→ TASK: Repeat nothing but the line that contains "cute kids onesie" and the lines after it, through the end of the listing, exactly as they stand; omit pictures.

→ DATASET EXTRACT:

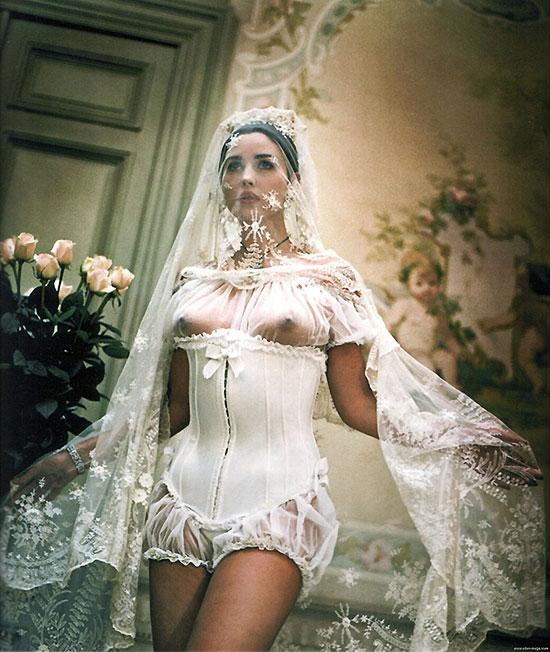 невеста эротика фото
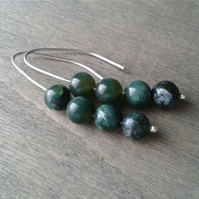 Silver threader earrings with dark green Indian agate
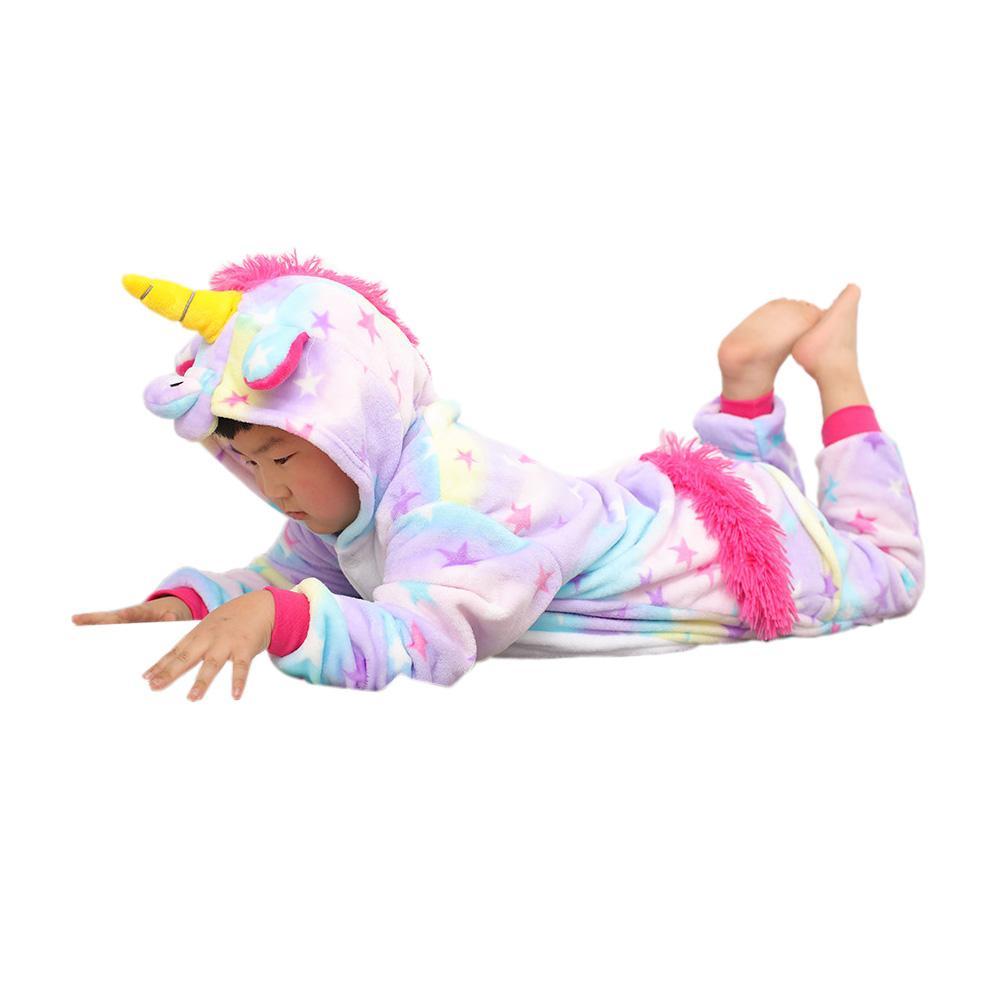 cute kids onesie pajamas cartoon unicorn cosplay hooded flannel pajamas for 3-10years children boys girls thick warm sleepwear clothing
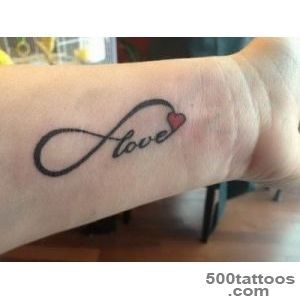 40+ Love Tattoos On Wrists_33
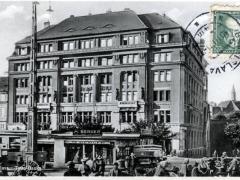 Bratislava Tatra Banka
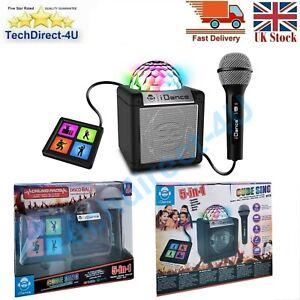 New iDance Cube Sing 200 Black 5 in 1 Karaoke Wireless Bluetooth Party Speaker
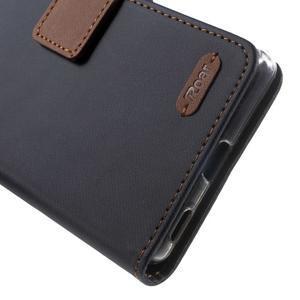 Wall PU kožené pouzdro na mobil Sony Xperia M5 - černé - 7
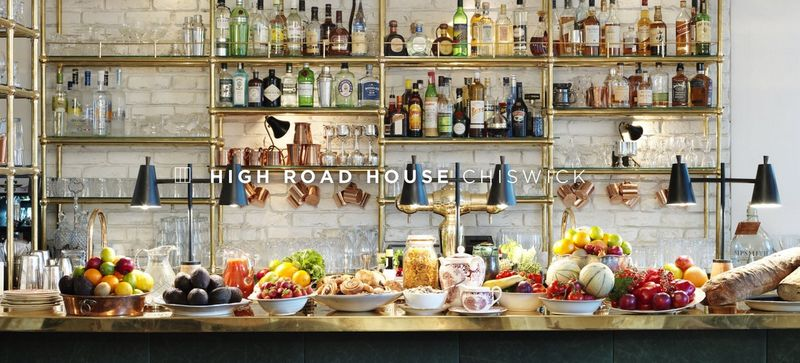High Road House, West London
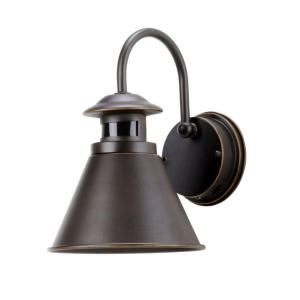 Check this Exterior Light Fixtures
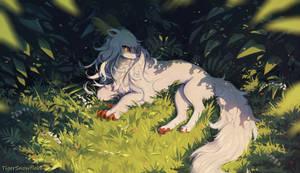 Quiet forest (SpeedPaint)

→ EXERCISE RESPONSE:
 cute kids onesie pajamas cartoon unicorn cosplay hooded flannel pajamas for 3-10years children boys girls thick warm sleepwear clothing
 40+ Love Tattoos On Wrists_33
 Bratislava Tatra Banka
 New iDance Cube Sing 200 Black 5 in 1 Karaoke Wireless Bluetooth Party Speaker
 Wall PU kožené pouzdro na mobil Sony Xperia M5 - černé - 7
High Road House, West London
 Check this Exterior Light Fixtures
 Quiet forest (SpeedPaint)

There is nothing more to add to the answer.